* Exercise *
Can you write out the stretch of records from the line containing "Of the things listed as" through the end of the records, with their requests, shifting every coordinate in the answers by -53? Give only those lines.

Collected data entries
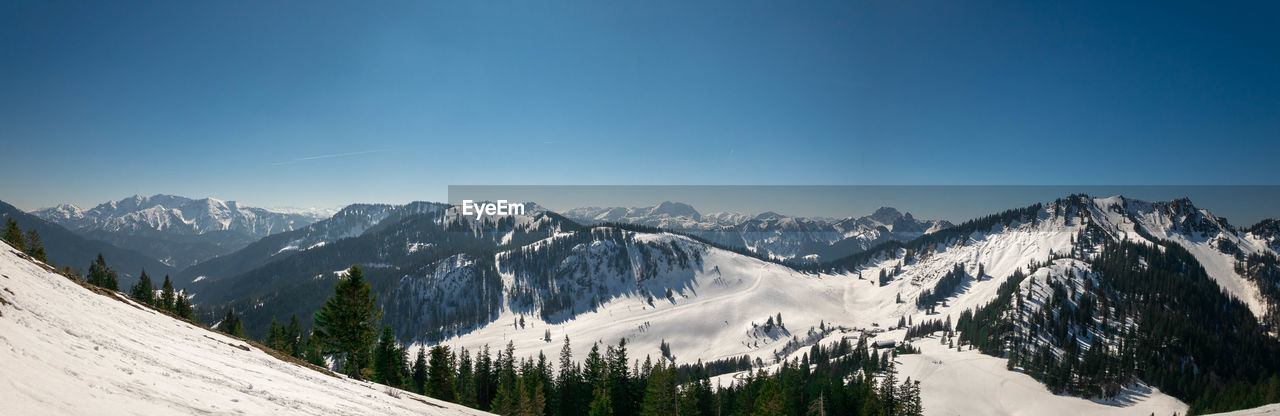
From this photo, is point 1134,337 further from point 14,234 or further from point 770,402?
point 14,234

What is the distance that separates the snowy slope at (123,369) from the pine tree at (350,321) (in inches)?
341

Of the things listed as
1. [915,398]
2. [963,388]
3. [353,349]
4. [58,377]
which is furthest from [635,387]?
[963,388]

* Correct response *
Of the things listed as
1. [915,398]
2. [963,388]
3. [353,349]
4. [58,377]
which is furthest from [635,387]?
[910,335]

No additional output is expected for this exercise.